Photojournalist Yvonne de Rosa has been tracking the desecration of the region for years and tells the story of the conspiracy of silence that turned the region into the dumping ground of Europe. For Delayed Gratification #13, de Rosa talked us through some of her photos.
“The mafia brought in toxic industrial waste from refineries and factories in northern Italy and nuclear waste from Germany to be dumped in illegal landfills, in road foundations, in wells and canals and in the open countryside. It saved the producers of the waste huge amounts of money that they would have had to pay to have it disposed of properly. The mafia’s trucks worked around the clock.”
“In some places where waste has been buried, toxic biogas seeps through the ground. There are also lots of fires because the mafia often set fire to things that might carry clues as to their identity. This caused greater pollution because when you burn toxic waste, dioxins go everywhere.”
“This farmer was angry because his land has been filled with waste. It wasn’t just the big industrial waste from factories that the mafia were dumping. If contractors were redeveloping properties and came across asbestos or other waste, by law they would have to pay to have it disposed of in a specific way. Let’s say this costs €5,000. Then someone comes along and says ‘I can do it for you for €600.’ And it gets dumped somewhere like this farmer’s peach orchard.”
“I took this picture of the road through Acerra because to me it represents how we were all quite unaware of what was going on. Here’s a couple biking around – in one of the most polluted places in the country with one of the highest incidences of cancer – in happy ignorance. And of course keeping people ignorant is the secret of other people keeping power.”
“These policemen stopped me because I was photographing the rubbish that you can see behind them. When I said what I was working on, they said, ‘You know it’s not our fault, what can we do? We have to follow the procedures and we can only do something if we see it happening.’ There is graffiti in the area demanding the army be sent in to deal with the problem if the police can’t.

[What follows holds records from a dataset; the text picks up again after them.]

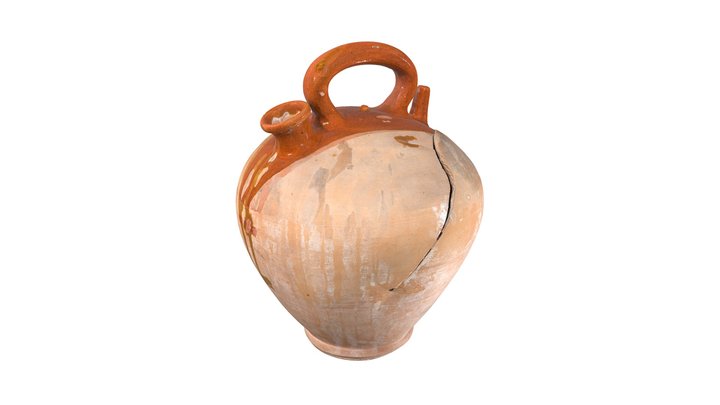 Càntir (MVR-08254) 3D Model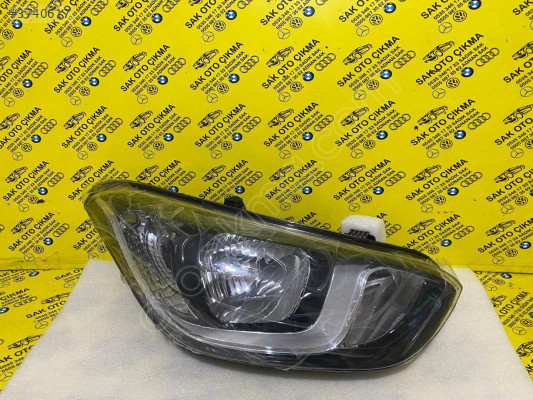 HYUNDAİ İ20 FAR SAĞ / SIFIR / 2012-14 / 92102-4P500/92102-1J500
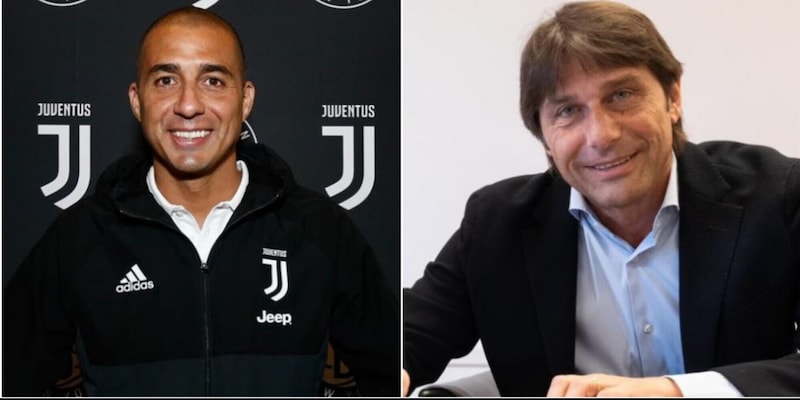 Trezeguet: "Conte al Napoli? So cosa vuole fare"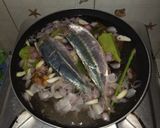 Foto langkah ke 4 dari resep Bening Ikan Kuah Asam.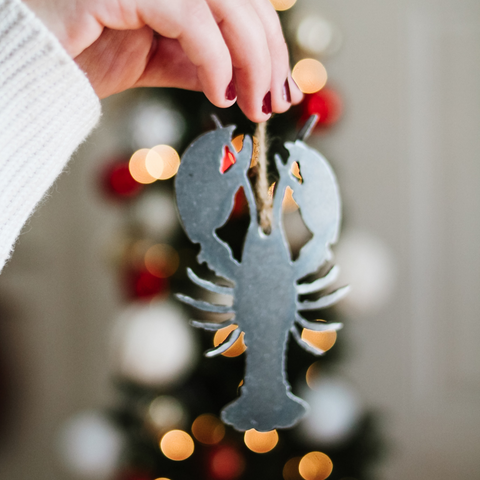 Lobster Ornament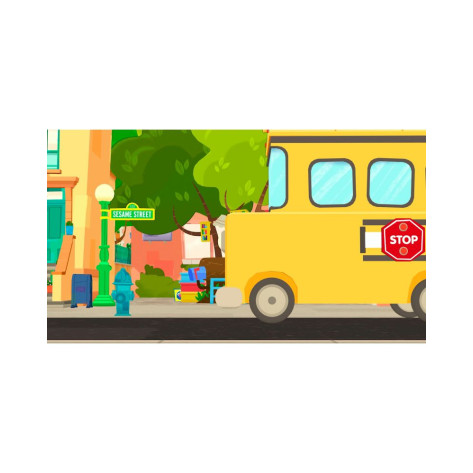 Игра Sesame Street: Friends & Fun за Nintendo Switch
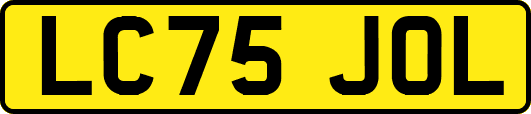 LC75JOL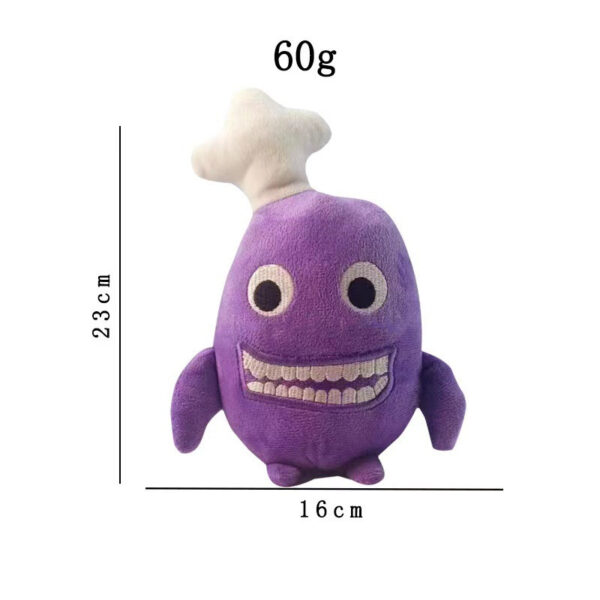 Chef Garten of Banban Plush Toy 7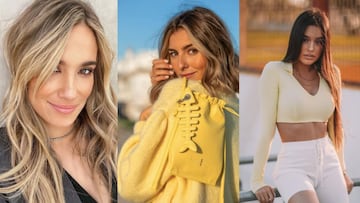 María Pombo, Anna Padilla y Marta Díaz, las 'influencers' del verano 2021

“I started this project because I’m from Campania. It’s an amazing place which has so much to be proud of but when the mafia polluted it nobody spoke out, nobody did anything, nobody tried to clean the land or stop the pollution. Any person who had the power to do something didn’t. Nobody stopped it because everybody was involved.

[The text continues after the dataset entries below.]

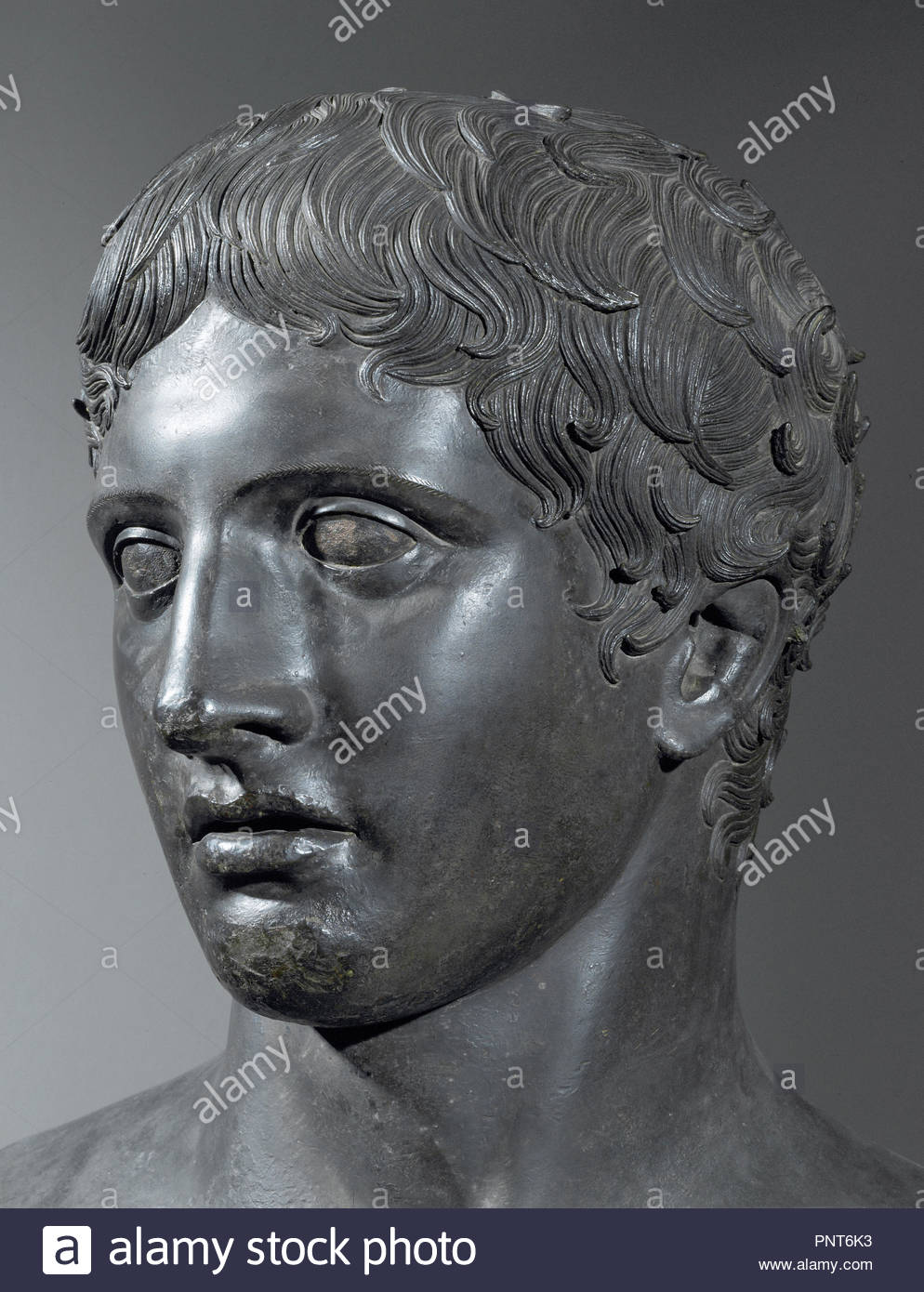 Doryphoros essay image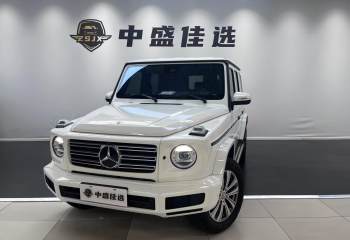 奔驰 G级 2024款 G 350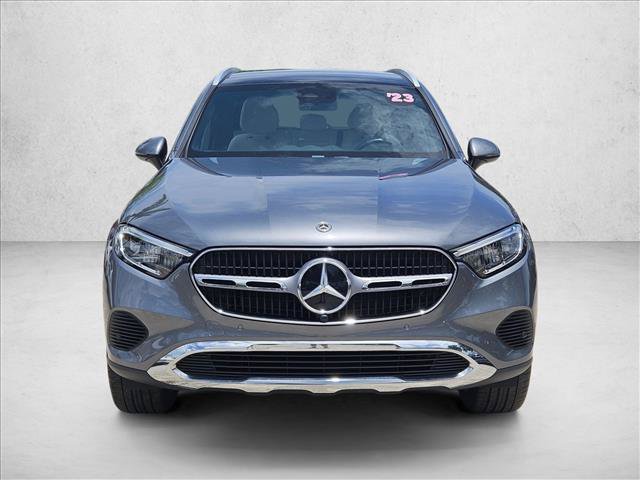 Used 2023 Mercedes-Benz GLC 300 4MATIC video 2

“There’s a very strong union between mafia and politicians, and the money from dumping waste made it possible to buy control of local councils. The people who allowed the waste to be dumped were not just being paid off, they were also being threatened. The mafia was going around saying, ‘Would you like to get this amount of money or would you like to be killed?’”
“This is a Roma girl who is growing up in a camp in Masseria del Pozzo, which incredibly enough has been built right on a dump. Biogas is coming from everywhere and kids are playing in the dump and picking things up, eating things. It’s horrible not just because of the pollution but because people are being treated just like rubbish. It’s an image you would not expect to see in Italy.”
“The level of cancer is very high in certain areas of Campania and people are dying. The area has been called ‘The Triangle of Death’, a term coined by Dr Alfredo Mazza in The Lancet Oncology journal. He showed that certain types of cancer were twice as high as the average across the country.”
“I’ve seen this man in many protests, he goes to all of them. His sign says: ‘Murderers with jackets and ties’. He’s referring to the senators in parliament and their inaction on the waste issue. The picture is of his wife, who died of cancer last year, which he believes was a result of the presence of toxic waste in their neighbourhood. They have a young daughter.”
“The effect on the environment has been shocking. In November 2013 it was revealed that local NATO bases had been banned from using public water supplies after the water was found to be contaminated. A study by the National Research Council has shown levels of dioxins in animals reaching up to 13 times above the legal limit. This protester has chosen to show the effect on local produce: it reads ‘Damned Camorra’.”
“So how do we move forward, now Schiavone’s testimony is public? We need to send in the army to stop fires and dumping. We need a proper cancer registry to target resources on affected areas. We need to declare some land unfit for agriculture and to clean up the water supply. And we need to have proper investigations and assign responsibility. These people sold the country and they must be held accountable.”